[Start Excerpt to read]

Doctor Who: 10 best Cybermen stories
Andrew counts down Doctor Who's 10 best Cyberman stories from across the TV series, audio dramas and comic strips...
Cybermen; Doctor Who‘s other monster. The one no-one knows quite what to do with, who show glimpses of what they can do, but don’t look like dislodging the upper echelon from its perch.
They’re Arsenal, basically. What is Nightmare in Silver if not Mehmet Ozil? A big name attached with lots excitement generated, and sure there are some clever ideas, but ultimately it’s not what was necessary. I’d apologise to Arsenal fans but what are they going to do? Throw a trophy at me?
Like the Cybermen presumably do between their on-screen appearances, the writers will be heading back to the drawing board to discuss what they’ve learned. Meanwhile, here’s our list of the top ten Cybermen stories across the entirety of Doctor Who.
10. The Pandorica Opens
From there, Moffat throws in spiders, robo-tentacles (I do hope he hasn’t been reading any manga), shrivelled humanoid remains, electric shocks, poisoned darts, Frankenstein’s monster, and a cyborg trying to chomp someone’s face off. It lasts less than three minutes and it’s the best depiction of the Cybermen since they returned in 2006.
The only criticism, one Moffat has acknowledged, is that Auton Rory must have been really going for it with that sword to cause that much damage.
Still, that’s the power of love, a force from above. Or horizontally, in this case, but that doesn’t scan.
Part Where You Realise How Brilliant It Is: The Cyberman’s head scuttles away like a peeved snake.

[End Excerpt to read]
[Start Data for this exercise]

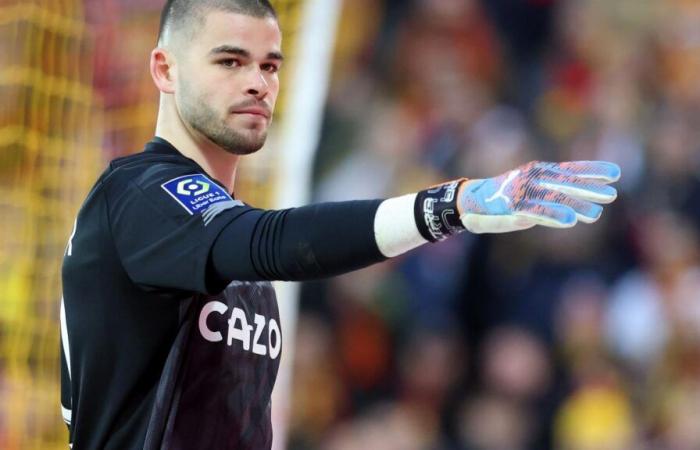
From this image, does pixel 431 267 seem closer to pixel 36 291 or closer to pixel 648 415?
pixel 648 415

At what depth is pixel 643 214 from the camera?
782 cm

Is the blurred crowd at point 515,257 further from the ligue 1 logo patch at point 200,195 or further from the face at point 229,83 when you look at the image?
the ligue 1 logo patch at point 200,195

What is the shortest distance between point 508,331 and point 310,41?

[End Data for this exercise]

- Aim A -
From the Cybermen article, list every item that Moffat "throws in" after "From there".
- Aim B -
Convert the records, starting with the line that contains "At what depth" and going through the end of the records, into a JSON list of strings with one string per line and blank lines left out.

- Worked solution A -
- spiders
- robo-tentacles
- shrivelled humanoid remains
- electric shocks
- poisoned darts
- Frankenstein's monster
- a cyborg trying to chomp someone's face off

- Worked solution B -
[
  "At what depth is pixel 643 214 from the camera?",
  "782 cm",
  "Is the blurred crowd at point 515,257 further from the ligue 1 logo patch at point 200,195 or further from the face at point 229,83 when you look at the image?",
  "the ligue 1 logo patch at point 200,195",
  "What is the shortest distance between point 508,331 and point 310,41?"
]